Actually, the numbers SHOULDN'T match but that's tough to explain. Nevertheless, in the interest of transparency, I'll try an explanation here.

The original forecasts were made using an econometric model. In English, that means that a bunch of economists decided how a computer should make an estimate of how many direct, indirect, and induced jobs will be created or retained by each dollar of government spending. You'll find all of the details of the methodology at http://www.recovery.gov/Documents/Jobs_Report_Final.pdf.

Direct jobs are the people working directly on a project; think of the crew that you see fixing a bridge. Indirect jobs are the jobs created or retained at suppliers to the project; think of the people who made the steel that goes into the bridge. Induced jobs are the jobs created when people spend the money they earned or received as benefits; think of the people working in the mall where the road crew spends the money they wouldn't have if they didn't have jobs.

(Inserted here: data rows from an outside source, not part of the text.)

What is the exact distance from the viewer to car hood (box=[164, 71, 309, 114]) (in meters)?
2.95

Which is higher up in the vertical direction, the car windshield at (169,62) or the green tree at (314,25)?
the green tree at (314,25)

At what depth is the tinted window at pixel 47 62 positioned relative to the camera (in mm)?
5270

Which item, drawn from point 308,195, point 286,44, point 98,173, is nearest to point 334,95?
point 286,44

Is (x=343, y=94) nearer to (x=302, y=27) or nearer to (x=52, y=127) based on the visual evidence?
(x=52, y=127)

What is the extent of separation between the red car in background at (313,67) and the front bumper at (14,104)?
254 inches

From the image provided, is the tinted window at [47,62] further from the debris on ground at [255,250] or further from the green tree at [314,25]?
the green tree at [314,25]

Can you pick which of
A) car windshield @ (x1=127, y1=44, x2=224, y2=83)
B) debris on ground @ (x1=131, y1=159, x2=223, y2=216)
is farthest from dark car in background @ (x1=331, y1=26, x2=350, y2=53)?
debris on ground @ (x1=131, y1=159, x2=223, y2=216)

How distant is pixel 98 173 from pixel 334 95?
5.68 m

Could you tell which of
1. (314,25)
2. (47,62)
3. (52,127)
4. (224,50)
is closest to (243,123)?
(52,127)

The economists go on to estimate that one job can be created for one year by $92,136 of federal government spending, $145,351 of tax cuts, or $116,603 of state fiscal relief (which presumably saves us from either having to cut services or raise taxes at the state level). There is no mention in this paper on current or future job loss caused by the increase in federal debt or the need to pay it back (I'm not opining, just reporting).

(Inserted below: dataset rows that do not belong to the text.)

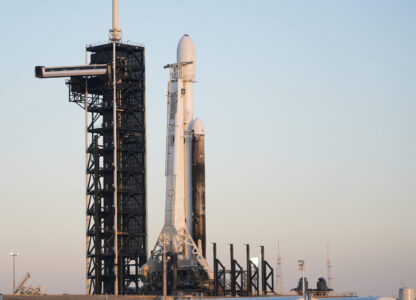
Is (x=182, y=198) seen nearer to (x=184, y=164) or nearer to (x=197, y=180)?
(x=197, y=180)

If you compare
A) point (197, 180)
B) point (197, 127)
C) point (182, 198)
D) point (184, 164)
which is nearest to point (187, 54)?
point (197, 127)

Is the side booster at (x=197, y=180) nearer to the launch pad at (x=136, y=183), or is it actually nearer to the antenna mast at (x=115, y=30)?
the launch pad at (x=136, y=183)

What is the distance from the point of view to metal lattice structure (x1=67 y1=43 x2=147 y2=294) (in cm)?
17762

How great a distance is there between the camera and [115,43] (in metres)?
185

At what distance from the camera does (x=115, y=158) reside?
178625 millimetres

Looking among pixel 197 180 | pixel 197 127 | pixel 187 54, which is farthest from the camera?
pixel 187 54

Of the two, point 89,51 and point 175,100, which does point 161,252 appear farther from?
point 89,51

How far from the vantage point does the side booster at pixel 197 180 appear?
16600 centimetres

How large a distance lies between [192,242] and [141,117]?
100ft

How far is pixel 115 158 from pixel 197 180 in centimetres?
1896

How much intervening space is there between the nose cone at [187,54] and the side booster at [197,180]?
8.38 meters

OK, now you understand where the projections came from. There's roughly $787 billion allocated by ARRA so the economists just have to divide this into spending, tax cuts, and state tax relief to figure out how many years of jobs will be created or retained. Their answer is 6.8 million job-years through the end of 2012. They estimated 8,000 jobs for Vermont with this methodology. That's a big number since we lost about 10,000 jobs total in the recession.

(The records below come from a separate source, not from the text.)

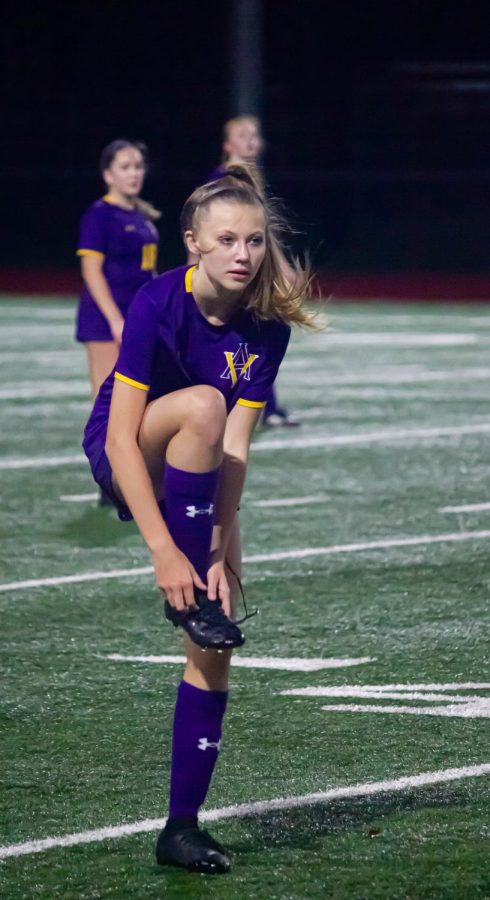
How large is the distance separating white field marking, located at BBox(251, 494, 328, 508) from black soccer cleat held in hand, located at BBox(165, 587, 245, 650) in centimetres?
500

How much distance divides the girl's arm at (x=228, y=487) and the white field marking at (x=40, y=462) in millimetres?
6010

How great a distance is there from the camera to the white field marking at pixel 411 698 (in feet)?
16.5

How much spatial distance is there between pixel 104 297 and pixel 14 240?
19791 mm

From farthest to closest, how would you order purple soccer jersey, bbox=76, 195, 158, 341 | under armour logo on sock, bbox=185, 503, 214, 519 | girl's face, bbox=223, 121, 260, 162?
1. girl's face, bbox=223, 121, 260, 162
2. purple soccer jersey, bbox=76, 195, 158, 341
3. under armour logo on sock, bbox=185, 503, 214, 519

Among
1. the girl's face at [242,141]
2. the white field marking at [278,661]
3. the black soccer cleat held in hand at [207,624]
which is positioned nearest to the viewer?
the black soccer cleat held in hand at [207,624]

Let's look at what the states are going to report:

  1. We report only the jobs created by the money that flowed to or through the state government – not the tax cuts, not the direct grants to companies, cities, and counties and other recipients. That's "only" $246 billion out of $787 billion total.
  2. We report (this time) only on money spent through September 30, 2009. "If you look at the Recovery Act as a two-year marathon, we're at the nine-mile mark," says Vice President Joe Biden.
  3. We report only the direct jobs created by that money – the people building the bridge but not the ones who made the steel or sold goods to the crew. In most cases we report prime contractors but not subs. 80% of the money that came into Vermont through mid September was for Medicaid ($105 million). None of this created or retained DIRECT jobs so no jobs are reported for this although we would certainly have been in a pickle without this money and have a huge hole to fill when it's gone.
  4. We're not really reporting job-years but rather an estimate of the number of full time equivalents that were hired for the period (usually one quarter this time).

The truth is that we'll never know how many jobs were saved by ARRA; the economy is simply too complex to give us a simple answer. A woman from the Federal Reserve Bank of Boston called our office the other day and asked "If you didn't have the ARRA Medicaid money, would you have raised taxes, cut benefits, or cut somewhere else?" We answered "probably all of the above" but we'll never know in what proportions those three things might have happened or what the effects of them might have been.

We'll report a job number as required by law. When we report it, we'll give even more detail on how we calculated it. You now know why the state numbers won't match the federal estimates.

Even though you should look at both the federal job estimates and the state reports with several grains of salt, the right questions to ask are, I think, "was our money spent well?" and "what are we going to do in a year when most stimulus dollars will have been spent?"